105. AJI GARTA, dying with hunger, was going to destroy his own son (named SuʼNAH-s'E'P'HA) by selling him for some cattle ; yet he was guilty of no crime, since he only sought a remedy against famishing :

106. VA'MADE'VA, who well knew right and wrong, was by no means rendered impure, though desirous, when oppressed with hunger, of eating the flesh of dogs for the preservation of his life :

107. BHARADWA'Ja, eminent in devotion, when he and his son were almost starved in a dreary forest, accepted several cows from the carpenter VRIDHU:

103. VISWA'MITRA too, than whom none better knew the distinctions between virtue and vice, resolved, when he was perishing with hunger, to eat the haunch of a dog, which he had received from a Chandala.

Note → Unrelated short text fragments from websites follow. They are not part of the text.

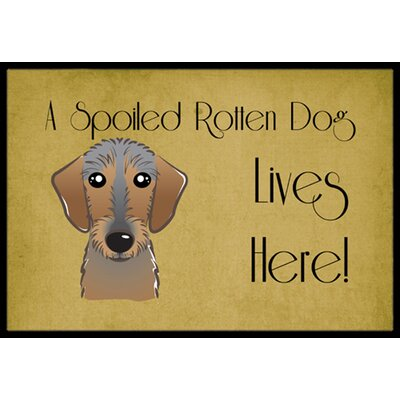 Wirehaired Dachshund Spoiled Dog Lives Here Doormat Rug Size: 16 x 23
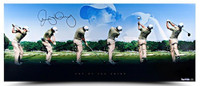 """RORY McIlroy Hand Signed """"Art of The Swing"""" Panoramic Photo UDA LE 250"""
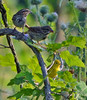 Two Sparrows and a Warbler (ctberney) Tags: songsparrows yellowwarbler sharing together birds yellow green nature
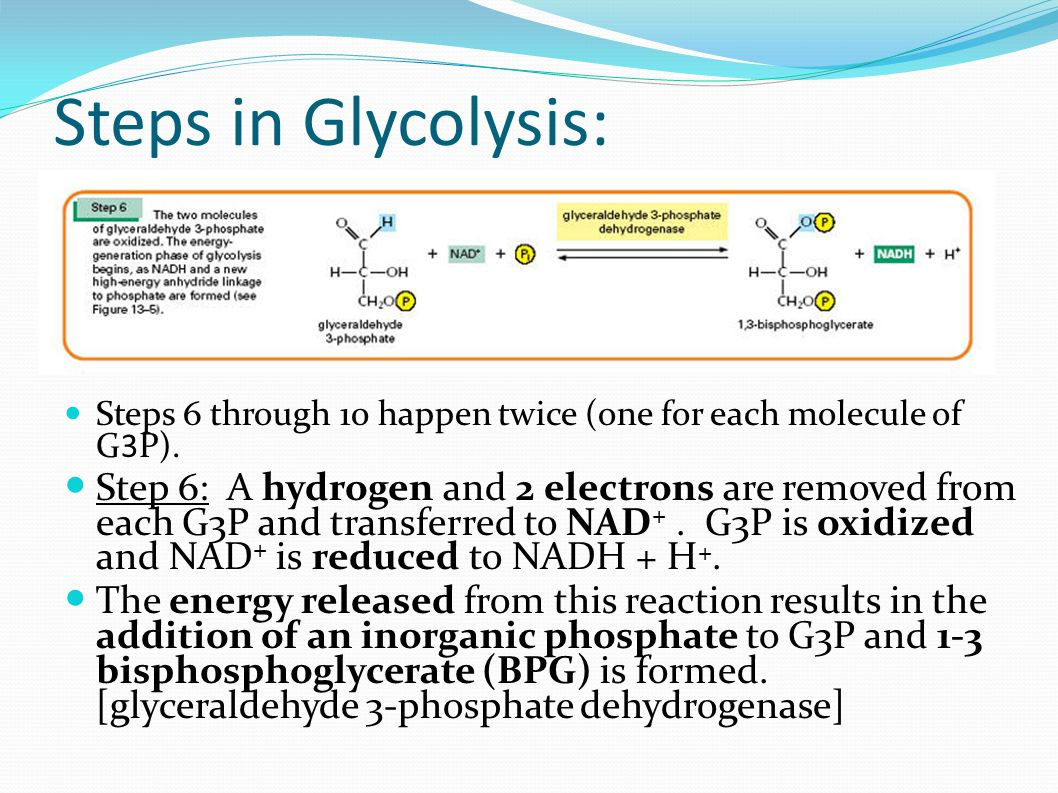 Steps in Glycolysis: Steps 6 through 10 happen twice (one for each molecule of G3P).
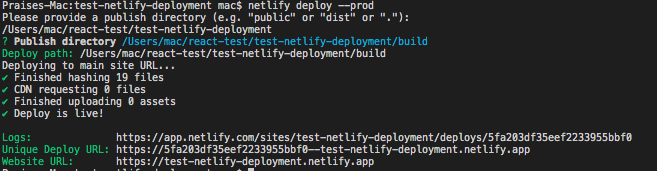 The code showing our deployment to Netlify was successful.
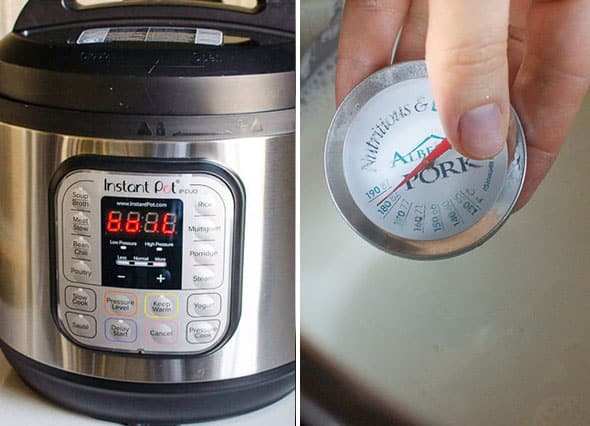 Instant Pot and measuring milk temperature with food thermometer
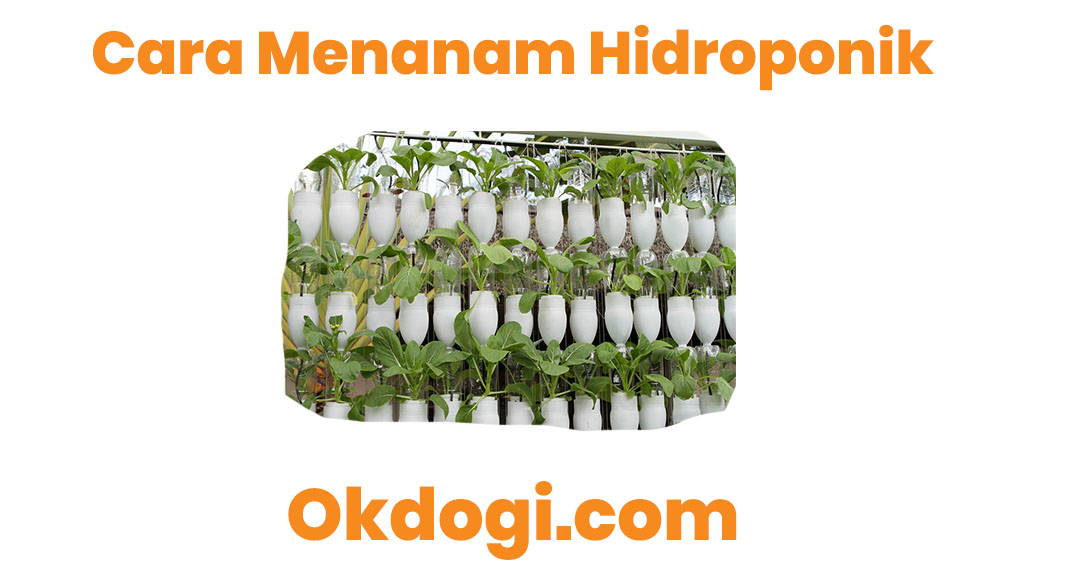 cara menanam hidroponik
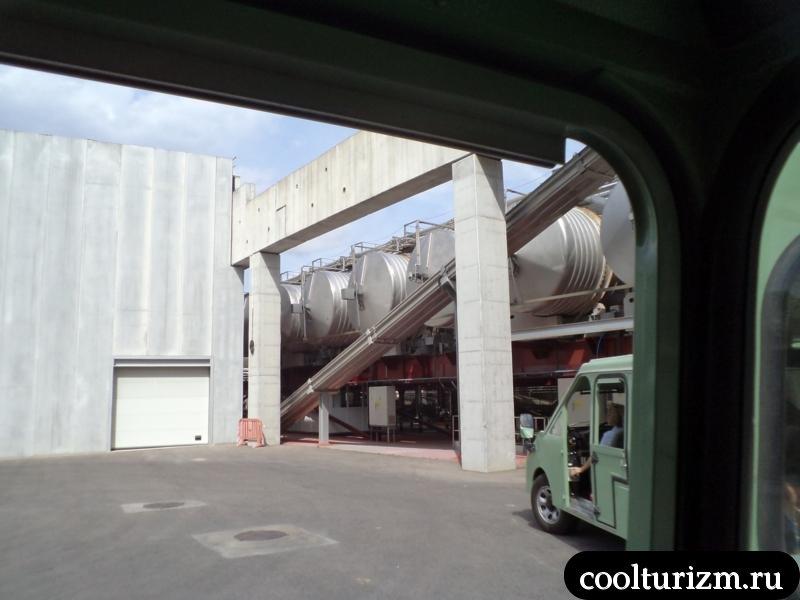 осматриваем виноградники винной фабрики торрес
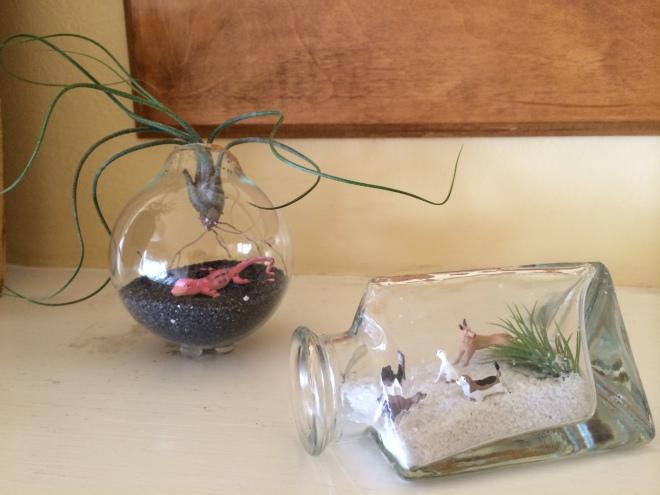 terrarium vase / bayareaassistant.com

109. Among the acts generally disapproved, namely, accepting presents from low men, assisting them to sacrifice, and explaining the scripture to them, the receipt of presents is the meanest in this world, and the most blamed in a Bráhmen after his present life;

110. Because assisting to sacrifice and explaining the scripture are two acts always performed for those, whose minds have been improved by the sacred initiation ; but gifts are also received from a servile man of the lowest class.

111. The guilt, incurred by assisting low men to sacrifice and by teaching them the scripture, is removed by repetitions of the gayatri and oblations to fire; but that, incurred by accepting gifts from them, is expiated only by abandoning the gifts and by rigorous devotion.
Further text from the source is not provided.